Direct naar artikelinhoud
Column

Door een paar teruggevonden laarzen dacht ik terug aan die keer dat ik bevroor in Siberië

Een Russische verkoper staat met zijn koopwaar (bonten mutsen en sjaals) langs de weg.Beeld anp

'Nu weet ik waar die motten vandaan komen', zei huisgenoot P. Hij hield een paar grote, zware laarzen van schapenvacht omhoog waarop het verschijnsel 'krioelen' vakkundig in beeld werd gebracht. Terwijl ik achteruitdeinsde, trok mijn geheugen alle registers open. Die laarzen hadden we lang geleden gedragen tijdens een winterse reportagereis door Siberië. We waren beland in het pittoresk dichtgevroren gehucht Werchojansk. Het liep tegen de min 50.

Ik had helemaal geen last van de kou. Die zware schapenlaarzen hielden mijn voeten lekker warm, het was windstil, en de Siberische zon hing stralend te schijnen. Mijn bontjas hing open. Ik had het thuis in de Kinkerstraat wel kouder gehad.
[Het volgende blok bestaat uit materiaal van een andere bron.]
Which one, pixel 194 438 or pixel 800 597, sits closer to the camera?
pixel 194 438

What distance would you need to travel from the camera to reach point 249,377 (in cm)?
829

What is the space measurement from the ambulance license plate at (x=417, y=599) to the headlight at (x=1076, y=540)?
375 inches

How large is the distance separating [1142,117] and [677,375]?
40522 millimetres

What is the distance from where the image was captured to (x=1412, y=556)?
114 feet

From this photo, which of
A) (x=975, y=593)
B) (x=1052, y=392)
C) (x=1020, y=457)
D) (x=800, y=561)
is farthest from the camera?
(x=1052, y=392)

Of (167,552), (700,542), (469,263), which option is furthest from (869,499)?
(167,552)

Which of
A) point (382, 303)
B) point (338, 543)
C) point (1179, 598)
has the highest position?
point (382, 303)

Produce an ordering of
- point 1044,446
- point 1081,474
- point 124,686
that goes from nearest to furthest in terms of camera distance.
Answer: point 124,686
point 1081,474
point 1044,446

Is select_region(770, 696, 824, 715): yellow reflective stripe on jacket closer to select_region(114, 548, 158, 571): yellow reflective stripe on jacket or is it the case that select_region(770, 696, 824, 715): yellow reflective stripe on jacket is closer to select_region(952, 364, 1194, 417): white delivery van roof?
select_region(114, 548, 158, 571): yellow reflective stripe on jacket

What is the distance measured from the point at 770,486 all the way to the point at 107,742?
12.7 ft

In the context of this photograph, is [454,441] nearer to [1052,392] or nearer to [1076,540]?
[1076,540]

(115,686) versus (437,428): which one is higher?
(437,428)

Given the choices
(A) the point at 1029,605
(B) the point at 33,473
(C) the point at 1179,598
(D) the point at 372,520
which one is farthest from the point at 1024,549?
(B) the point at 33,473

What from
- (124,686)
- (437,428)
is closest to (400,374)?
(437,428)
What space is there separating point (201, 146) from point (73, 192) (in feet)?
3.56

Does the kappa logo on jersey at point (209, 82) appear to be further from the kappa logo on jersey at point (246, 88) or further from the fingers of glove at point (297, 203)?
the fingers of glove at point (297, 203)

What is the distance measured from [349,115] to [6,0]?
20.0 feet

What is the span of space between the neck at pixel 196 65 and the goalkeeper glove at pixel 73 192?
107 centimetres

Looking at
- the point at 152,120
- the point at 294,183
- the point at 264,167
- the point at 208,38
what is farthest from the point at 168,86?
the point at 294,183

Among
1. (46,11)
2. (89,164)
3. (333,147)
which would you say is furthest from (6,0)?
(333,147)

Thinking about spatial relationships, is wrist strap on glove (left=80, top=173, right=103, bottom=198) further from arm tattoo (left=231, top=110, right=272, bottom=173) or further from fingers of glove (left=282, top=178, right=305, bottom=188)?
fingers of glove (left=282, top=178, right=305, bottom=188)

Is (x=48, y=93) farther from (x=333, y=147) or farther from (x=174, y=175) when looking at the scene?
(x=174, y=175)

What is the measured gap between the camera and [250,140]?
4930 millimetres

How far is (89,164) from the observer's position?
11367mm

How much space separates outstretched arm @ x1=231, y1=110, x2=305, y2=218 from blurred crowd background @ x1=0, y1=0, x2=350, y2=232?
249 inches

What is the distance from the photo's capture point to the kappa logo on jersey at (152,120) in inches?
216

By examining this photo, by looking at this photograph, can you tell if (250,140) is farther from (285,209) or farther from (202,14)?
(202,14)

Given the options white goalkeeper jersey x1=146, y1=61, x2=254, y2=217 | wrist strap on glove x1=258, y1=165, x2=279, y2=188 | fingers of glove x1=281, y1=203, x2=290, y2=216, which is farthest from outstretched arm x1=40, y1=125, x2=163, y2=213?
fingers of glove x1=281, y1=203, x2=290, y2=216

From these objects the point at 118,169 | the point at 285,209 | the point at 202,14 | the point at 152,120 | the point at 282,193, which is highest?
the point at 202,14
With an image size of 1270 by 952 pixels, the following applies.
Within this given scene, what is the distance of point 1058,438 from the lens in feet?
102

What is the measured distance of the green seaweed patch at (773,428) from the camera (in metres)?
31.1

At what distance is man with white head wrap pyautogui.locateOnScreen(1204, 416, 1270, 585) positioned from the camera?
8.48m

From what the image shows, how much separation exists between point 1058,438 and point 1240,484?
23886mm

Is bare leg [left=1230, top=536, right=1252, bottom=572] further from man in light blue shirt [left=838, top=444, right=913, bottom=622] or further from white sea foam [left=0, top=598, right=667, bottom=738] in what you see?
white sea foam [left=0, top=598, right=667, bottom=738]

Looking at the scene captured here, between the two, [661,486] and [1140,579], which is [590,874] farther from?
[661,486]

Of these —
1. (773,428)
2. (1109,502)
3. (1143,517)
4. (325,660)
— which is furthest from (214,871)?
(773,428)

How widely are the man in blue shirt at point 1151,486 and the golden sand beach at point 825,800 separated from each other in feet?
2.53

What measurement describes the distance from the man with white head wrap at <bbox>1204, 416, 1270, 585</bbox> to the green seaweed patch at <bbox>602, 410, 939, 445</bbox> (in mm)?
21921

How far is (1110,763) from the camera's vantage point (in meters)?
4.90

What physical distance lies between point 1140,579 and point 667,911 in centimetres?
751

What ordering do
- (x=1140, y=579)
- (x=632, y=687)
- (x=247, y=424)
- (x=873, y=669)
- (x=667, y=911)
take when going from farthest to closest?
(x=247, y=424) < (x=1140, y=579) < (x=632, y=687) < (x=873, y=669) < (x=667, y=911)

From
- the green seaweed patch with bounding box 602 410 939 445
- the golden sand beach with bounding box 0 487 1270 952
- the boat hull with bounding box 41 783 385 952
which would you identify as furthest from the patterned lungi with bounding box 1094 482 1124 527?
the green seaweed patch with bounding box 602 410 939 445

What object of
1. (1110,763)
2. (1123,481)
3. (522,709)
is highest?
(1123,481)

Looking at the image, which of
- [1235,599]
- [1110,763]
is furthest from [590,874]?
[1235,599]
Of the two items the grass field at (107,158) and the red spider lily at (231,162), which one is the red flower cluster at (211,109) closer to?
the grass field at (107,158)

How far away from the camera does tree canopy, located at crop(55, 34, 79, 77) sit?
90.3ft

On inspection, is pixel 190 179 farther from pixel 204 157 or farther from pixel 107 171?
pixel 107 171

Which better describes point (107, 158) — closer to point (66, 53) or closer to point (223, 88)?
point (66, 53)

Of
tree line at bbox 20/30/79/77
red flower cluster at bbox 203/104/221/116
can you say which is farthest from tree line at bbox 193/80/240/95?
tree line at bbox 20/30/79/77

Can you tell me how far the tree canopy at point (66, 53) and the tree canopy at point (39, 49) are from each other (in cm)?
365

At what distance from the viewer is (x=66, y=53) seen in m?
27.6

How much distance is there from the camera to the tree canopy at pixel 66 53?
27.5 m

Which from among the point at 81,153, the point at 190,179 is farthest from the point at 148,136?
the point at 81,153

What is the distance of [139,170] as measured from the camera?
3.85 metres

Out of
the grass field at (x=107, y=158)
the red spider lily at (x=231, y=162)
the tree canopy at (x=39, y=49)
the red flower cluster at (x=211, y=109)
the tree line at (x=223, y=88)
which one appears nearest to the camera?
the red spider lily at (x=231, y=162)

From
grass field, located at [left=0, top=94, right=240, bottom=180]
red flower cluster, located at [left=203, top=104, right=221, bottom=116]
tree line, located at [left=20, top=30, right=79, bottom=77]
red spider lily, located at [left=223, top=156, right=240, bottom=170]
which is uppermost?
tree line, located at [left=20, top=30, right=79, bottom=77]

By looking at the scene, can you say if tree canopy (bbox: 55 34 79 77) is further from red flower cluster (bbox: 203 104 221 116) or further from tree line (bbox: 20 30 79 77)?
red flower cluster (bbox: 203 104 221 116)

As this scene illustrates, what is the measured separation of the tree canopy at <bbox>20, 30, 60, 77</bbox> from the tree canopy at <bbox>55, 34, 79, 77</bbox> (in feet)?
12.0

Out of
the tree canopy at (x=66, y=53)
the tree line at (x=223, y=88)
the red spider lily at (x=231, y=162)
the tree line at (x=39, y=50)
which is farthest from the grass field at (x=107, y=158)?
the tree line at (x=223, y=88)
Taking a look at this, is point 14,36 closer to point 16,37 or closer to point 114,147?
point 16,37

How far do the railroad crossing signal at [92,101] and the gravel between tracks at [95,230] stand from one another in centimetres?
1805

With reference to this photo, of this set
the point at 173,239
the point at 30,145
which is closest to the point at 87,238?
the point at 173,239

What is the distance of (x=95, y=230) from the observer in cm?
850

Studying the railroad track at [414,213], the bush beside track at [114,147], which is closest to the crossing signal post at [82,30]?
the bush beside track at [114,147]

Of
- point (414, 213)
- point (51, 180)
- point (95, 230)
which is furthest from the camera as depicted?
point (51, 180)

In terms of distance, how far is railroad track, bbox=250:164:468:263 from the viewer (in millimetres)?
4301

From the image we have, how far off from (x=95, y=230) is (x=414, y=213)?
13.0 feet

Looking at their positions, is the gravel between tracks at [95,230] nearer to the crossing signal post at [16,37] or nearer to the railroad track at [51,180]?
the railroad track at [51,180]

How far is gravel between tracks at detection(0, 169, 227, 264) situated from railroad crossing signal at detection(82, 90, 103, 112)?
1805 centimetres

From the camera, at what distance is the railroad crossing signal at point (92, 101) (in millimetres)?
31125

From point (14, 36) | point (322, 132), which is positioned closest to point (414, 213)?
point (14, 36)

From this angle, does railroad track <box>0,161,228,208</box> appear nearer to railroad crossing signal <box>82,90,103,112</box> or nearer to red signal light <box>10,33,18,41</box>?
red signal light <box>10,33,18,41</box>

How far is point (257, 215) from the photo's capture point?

'Wat stellen die Siberiërs zich aan, met hun bontmutsen!', pochte ik. Inderdaad liep iedereen daar met een pluizig dood beest op zijn kop, maar zelf was ik blootshoofds. Als kind moest ik van mijn moeder in de winter altijd een wollen muts op. Ik voel het benauwde, kriebelige gevoel nóg als ze die diep over mijn oren trok, en de opluchting als ik die muts, zodra ik de hoek om was, in mijn schooltas propte.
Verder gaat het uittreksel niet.